» **TASK STATEMENT**
Give the stretch of the listing below, from the line containing "Find anything that looks like cell." through the line containing "157L189 199H205L215 192L218", both included, as a JSON list of strings with one string per line and no blank lines. Leave the pictures out of the answer.

» **SUPPLIED DATA**
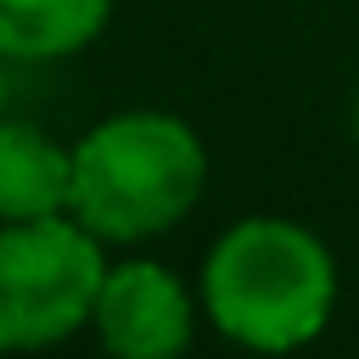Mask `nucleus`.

==

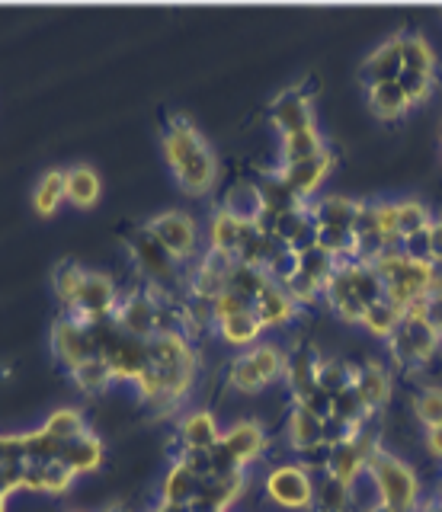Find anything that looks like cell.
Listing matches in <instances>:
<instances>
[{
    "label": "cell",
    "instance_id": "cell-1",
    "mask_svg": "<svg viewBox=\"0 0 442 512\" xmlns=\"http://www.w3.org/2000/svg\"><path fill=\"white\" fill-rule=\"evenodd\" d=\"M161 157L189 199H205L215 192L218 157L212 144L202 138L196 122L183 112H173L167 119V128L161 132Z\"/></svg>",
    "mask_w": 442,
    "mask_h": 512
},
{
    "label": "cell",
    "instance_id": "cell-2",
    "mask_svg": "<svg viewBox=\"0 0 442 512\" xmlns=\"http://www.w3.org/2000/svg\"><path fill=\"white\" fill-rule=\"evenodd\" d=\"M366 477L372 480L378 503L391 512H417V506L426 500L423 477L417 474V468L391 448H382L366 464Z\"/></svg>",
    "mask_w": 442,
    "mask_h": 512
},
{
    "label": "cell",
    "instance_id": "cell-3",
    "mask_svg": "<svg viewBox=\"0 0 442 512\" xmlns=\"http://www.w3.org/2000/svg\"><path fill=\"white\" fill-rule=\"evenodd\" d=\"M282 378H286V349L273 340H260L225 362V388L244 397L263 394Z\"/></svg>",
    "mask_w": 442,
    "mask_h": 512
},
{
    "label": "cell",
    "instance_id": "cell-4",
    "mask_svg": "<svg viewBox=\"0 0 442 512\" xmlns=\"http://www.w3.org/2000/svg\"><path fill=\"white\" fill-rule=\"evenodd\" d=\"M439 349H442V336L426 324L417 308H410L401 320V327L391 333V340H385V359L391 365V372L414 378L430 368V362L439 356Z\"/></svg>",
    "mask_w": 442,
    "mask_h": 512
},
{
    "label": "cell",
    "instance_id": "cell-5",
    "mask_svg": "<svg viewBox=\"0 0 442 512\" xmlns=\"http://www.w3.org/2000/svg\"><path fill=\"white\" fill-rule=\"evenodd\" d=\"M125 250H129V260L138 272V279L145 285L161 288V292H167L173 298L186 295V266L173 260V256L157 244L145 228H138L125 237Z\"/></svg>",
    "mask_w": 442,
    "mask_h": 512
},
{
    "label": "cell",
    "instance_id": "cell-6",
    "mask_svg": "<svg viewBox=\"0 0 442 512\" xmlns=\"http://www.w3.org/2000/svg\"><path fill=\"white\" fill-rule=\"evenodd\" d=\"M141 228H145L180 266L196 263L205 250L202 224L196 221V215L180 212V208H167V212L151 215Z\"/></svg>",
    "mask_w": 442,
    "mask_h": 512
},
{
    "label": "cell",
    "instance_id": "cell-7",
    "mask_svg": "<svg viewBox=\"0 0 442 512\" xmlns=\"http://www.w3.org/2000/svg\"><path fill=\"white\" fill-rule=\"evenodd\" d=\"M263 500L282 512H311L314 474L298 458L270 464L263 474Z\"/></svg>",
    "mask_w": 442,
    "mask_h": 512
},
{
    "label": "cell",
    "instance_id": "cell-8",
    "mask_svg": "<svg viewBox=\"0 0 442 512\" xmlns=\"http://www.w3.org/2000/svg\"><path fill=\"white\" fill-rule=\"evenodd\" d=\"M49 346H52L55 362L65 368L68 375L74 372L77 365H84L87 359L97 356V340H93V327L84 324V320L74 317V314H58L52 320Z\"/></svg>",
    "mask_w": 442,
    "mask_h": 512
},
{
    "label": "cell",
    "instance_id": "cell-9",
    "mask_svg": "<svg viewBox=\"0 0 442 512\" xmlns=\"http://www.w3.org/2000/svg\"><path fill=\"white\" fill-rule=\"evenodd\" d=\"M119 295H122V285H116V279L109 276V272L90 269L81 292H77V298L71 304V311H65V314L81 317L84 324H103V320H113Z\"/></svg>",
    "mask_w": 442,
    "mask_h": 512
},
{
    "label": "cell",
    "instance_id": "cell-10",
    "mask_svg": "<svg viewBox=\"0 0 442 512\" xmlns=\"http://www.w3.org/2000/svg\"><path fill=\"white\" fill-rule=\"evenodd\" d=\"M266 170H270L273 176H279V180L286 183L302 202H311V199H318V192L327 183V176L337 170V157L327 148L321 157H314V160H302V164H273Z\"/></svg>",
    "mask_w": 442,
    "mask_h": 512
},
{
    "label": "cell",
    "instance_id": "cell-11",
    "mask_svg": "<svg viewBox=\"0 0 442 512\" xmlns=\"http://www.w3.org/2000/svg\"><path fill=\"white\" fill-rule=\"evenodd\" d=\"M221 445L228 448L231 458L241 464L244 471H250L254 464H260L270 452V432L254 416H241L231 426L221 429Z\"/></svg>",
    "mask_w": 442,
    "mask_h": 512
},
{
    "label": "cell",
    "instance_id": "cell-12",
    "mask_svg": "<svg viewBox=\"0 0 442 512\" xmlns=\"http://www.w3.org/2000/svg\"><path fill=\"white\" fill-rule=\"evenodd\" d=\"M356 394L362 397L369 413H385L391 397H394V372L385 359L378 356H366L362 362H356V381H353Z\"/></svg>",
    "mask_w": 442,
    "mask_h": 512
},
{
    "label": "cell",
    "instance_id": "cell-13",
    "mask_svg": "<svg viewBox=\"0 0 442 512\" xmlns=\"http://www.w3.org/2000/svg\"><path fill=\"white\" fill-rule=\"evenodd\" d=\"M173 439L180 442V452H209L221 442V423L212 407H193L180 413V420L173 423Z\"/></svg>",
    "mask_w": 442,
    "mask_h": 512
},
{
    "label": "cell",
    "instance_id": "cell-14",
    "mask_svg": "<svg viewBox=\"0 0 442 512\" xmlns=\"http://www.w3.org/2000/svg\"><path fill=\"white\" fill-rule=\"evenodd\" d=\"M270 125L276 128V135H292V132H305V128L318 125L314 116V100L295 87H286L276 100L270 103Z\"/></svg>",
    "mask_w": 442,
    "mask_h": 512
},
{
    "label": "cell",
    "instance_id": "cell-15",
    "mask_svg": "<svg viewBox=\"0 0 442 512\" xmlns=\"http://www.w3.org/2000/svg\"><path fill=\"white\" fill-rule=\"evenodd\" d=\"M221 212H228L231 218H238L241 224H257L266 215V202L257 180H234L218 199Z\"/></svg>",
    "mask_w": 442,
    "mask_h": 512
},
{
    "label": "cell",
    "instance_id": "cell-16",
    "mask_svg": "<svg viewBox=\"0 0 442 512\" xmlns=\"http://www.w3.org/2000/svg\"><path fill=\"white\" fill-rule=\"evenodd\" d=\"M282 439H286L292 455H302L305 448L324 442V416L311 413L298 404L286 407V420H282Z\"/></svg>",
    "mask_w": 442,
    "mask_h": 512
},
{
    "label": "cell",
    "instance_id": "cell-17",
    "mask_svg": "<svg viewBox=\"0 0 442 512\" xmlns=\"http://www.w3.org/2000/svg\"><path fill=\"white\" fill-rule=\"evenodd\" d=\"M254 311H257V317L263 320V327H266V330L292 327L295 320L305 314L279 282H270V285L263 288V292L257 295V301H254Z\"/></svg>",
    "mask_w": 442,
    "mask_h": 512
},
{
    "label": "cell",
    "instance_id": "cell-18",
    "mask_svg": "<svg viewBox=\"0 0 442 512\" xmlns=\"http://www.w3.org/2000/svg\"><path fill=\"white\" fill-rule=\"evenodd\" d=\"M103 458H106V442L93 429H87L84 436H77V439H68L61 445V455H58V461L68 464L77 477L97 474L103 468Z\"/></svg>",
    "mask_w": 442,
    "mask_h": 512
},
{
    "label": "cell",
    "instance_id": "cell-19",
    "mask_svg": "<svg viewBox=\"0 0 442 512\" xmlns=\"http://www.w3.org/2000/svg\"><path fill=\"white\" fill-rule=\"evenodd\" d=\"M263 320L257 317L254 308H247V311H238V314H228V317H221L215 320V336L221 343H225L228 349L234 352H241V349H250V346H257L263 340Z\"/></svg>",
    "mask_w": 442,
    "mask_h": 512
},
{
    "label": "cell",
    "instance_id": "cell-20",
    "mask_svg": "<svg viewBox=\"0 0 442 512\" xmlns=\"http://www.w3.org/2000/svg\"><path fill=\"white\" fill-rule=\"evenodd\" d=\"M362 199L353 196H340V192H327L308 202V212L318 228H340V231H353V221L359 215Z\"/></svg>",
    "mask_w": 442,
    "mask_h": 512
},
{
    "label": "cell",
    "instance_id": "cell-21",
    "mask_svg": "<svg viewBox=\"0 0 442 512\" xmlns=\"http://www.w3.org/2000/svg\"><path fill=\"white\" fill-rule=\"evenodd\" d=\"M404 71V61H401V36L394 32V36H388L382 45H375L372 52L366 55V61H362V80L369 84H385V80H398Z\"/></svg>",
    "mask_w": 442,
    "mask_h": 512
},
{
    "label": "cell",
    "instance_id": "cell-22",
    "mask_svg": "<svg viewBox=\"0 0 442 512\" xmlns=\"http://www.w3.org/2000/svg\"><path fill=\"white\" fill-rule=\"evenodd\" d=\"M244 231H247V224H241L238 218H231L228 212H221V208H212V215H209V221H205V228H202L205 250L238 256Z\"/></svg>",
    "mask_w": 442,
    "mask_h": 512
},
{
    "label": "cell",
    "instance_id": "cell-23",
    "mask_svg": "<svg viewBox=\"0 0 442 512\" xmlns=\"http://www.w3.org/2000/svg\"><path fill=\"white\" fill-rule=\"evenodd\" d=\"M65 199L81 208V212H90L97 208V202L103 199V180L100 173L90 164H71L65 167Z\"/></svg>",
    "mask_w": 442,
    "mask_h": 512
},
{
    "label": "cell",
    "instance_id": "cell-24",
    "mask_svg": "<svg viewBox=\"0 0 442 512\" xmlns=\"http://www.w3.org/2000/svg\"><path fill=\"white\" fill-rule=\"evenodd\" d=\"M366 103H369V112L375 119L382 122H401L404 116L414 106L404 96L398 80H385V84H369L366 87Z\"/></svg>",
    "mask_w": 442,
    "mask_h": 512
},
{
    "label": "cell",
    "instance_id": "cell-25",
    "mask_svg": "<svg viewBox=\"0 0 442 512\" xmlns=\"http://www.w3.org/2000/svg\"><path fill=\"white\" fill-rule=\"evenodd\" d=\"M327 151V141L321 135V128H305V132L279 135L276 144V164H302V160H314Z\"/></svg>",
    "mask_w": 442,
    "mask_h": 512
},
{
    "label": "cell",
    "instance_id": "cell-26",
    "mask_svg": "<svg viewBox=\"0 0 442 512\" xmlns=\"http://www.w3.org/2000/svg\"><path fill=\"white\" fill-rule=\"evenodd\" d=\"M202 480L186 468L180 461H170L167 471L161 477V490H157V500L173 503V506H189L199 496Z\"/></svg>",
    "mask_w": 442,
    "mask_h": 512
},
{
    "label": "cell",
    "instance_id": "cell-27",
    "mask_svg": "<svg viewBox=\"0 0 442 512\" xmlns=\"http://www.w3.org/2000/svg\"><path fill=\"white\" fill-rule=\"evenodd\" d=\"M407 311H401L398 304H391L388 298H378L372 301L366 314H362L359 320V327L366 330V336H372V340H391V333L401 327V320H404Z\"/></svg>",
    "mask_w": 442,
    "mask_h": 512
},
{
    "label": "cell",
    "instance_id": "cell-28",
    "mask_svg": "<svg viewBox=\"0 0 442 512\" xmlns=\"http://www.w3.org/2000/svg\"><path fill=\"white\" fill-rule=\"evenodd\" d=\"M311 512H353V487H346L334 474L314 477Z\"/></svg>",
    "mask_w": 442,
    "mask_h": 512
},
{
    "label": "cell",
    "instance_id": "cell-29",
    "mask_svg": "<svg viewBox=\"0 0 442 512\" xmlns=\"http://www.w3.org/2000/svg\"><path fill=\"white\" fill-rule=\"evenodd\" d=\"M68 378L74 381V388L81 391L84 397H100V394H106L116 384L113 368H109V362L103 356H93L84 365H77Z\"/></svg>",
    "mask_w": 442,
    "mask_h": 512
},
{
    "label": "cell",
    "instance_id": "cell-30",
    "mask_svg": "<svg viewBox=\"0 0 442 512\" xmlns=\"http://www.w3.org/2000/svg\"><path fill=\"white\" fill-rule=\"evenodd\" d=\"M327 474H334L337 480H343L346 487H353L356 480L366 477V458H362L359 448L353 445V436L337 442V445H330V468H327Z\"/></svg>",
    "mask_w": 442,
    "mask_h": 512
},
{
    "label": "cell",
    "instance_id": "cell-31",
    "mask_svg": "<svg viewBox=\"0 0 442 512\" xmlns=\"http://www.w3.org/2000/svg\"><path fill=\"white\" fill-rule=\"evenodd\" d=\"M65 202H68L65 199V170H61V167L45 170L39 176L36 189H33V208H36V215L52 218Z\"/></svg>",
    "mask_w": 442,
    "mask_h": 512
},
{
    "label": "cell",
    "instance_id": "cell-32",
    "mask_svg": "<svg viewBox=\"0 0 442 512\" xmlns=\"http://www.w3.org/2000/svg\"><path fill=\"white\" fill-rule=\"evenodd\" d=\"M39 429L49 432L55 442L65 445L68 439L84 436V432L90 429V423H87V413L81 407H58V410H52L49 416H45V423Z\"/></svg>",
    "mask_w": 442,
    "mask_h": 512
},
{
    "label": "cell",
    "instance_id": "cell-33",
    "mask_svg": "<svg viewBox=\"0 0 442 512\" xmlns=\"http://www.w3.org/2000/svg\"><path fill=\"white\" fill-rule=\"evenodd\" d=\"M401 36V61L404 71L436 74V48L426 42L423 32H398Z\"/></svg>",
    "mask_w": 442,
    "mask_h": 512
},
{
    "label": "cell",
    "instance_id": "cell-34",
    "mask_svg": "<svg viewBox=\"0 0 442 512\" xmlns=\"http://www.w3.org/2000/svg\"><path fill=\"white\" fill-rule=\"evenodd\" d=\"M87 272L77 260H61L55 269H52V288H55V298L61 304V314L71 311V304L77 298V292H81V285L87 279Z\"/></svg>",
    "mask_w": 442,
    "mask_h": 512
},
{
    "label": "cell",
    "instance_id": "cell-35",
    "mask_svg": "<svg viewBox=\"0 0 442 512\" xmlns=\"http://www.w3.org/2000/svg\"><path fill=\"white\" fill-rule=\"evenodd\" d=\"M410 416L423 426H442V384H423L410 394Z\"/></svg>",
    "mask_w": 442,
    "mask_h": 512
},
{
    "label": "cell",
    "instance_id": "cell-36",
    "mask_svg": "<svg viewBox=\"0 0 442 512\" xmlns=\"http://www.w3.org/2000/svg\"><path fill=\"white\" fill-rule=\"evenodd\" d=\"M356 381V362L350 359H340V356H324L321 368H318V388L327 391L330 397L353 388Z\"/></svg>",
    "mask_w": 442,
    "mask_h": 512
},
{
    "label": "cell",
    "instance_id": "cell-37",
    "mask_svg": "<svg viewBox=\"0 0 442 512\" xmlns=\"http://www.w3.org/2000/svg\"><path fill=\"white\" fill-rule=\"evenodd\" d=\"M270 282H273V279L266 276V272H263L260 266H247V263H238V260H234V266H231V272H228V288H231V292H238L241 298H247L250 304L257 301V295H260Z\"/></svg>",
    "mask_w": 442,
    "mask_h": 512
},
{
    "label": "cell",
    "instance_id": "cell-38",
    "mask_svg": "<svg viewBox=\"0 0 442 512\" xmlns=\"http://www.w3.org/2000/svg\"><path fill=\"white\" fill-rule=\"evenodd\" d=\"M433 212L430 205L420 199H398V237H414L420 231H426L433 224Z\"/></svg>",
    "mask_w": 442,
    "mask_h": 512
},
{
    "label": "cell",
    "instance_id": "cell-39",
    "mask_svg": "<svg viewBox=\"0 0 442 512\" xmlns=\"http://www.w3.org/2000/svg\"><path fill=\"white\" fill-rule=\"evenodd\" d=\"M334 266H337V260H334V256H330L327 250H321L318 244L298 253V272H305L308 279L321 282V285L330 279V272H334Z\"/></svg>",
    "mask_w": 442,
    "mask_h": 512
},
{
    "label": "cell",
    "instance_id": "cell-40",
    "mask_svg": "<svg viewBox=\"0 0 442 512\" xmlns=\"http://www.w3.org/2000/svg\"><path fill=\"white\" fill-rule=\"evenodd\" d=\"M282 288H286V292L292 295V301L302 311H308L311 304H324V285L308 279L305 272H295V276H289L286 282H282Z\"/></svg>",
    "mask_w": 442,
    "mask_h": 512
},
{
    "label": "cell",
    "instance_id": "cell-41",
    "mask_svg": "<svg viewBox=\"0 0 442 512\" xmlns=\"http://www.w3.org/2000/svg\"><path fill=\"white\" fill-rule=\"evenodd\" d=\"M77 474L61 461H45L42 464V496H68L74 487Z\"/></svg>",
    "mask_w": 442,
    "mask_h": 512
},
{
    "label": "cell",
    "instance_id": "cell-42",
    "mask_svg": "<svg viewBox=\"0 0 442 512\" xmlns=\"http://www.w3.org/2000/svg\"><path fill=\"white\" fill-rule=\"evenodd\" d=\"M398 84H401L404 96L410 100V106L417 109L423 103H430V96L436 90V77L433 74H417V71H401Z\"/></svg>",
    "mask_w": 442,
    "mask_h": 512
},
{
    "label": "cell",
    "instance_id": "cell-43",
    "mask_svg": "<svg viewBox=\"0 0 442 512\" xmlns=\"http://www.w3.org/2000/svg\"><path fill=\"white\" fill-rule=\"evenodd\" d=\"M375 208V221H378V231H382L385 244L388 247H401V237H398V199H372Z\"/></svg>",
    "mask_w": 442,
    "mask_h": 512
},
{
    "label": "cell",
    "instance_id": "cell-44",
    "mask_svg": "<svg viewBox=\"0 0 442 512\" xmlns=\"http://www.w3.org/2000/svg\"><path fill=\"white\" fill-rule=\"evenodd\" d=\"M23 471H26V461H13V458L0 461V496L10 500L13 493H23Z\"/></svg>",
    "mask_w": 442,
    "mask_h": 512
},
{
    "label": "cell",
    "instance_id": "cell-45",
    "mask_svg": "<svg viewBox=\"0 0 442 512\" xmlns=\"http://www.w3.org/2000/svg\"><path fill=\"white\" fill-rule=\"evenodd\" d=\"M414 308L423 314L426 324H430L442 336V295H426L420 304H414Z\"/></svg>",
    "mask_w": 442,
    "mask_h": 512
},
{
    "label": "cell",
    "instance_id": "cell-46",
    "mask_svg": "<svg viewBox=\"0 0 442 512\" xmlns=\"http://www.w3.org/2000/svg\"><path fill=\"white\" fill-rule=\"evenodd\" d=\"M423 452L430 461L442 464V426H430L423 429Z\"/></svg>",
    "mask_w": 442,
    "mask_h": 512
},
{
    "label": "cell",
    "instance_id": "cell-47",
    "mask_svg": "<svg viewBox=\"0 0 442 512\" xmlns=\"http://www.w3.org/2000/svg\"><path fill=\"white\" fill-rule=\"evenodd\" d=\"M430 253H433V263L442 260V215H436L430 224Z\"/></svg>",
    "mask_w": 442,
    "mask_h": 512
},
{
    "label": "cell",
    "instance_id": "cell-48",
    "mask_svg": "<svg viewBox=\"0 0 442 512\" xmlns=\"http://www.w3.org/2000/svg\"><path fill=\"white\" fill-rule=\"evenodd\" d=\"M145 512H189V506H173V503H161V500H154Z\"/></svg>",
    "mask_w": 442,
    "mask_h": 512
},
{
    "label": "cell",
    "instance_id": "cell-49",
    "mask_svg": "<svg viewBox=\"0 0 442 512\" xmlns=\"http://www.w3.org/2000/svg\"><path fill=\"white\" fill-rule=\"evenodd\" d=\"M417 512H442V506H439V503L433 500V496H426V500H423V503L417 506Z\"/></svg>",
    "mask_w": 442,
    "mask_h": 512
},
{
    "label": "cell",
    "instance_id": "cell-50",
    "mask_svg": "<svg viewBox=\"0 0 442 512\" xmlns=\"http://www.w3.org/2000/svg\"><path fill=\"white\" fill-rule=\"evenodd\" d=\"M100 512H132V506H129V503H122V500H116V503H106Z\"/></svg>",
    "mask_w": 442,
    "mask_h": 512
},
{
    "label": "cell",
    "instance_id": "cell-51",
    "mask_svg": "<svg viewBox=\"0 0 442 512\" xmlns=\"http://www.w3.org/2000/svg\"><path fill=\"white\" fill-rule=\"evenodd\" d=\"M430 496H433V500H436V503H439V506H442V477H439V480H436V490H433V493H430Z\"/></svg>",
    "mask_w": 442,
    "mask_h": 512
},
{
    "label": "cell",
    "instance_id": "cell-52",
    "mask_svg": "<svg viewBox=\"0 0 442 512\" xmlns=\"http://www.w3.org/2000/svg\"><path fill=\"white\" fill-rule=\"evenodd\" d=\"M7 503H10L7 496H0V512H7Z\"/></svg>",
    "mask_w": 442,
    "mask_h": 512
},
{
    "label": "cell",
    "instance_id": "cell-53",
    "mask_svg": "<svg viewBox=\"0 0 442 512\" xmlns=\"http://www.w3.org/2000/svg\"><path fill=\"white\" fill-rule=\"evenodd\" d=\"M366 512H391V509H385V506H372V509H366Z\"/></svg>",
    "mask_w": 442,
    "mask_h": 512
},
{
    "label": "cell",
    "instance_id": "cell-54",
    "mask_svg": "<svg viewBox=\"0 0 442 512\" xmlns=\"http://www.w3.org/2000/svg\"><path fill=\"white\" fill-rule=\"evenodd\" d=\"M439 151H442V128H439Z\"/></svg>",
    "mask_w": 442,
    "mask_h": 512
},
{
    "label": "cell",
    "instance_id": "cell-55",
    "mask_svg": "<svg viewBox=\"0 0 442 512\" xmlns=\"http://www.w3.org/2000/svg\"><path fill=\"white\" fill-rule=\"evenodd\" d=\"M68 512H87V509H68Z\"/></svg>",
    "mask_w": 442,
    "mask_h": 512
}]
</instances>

» **RESPONSE**
[
  "Find anything that looks like cell.",
  "Listing matches in <instances>:",
  "<instances>",
  "[{",
  "    \"label\": \"cell\",",
  "    \"instance_id\": \"cell-1\",",
  "    \"mask_svg\": \"<svg viewBox=\\\"0 0 442 512\\\" xmlns=\\\"http://www.w3.org/2000/svg\\\"><path fill=\\\"white\\\" fill-rule=\\\"evenodd\\\" d=\\\"M161 157L189 199H205L215 192L218 157L212 144L202 138L196 122L183 112H173L167 119V128L161 132Z\\\"/></svg>\","
]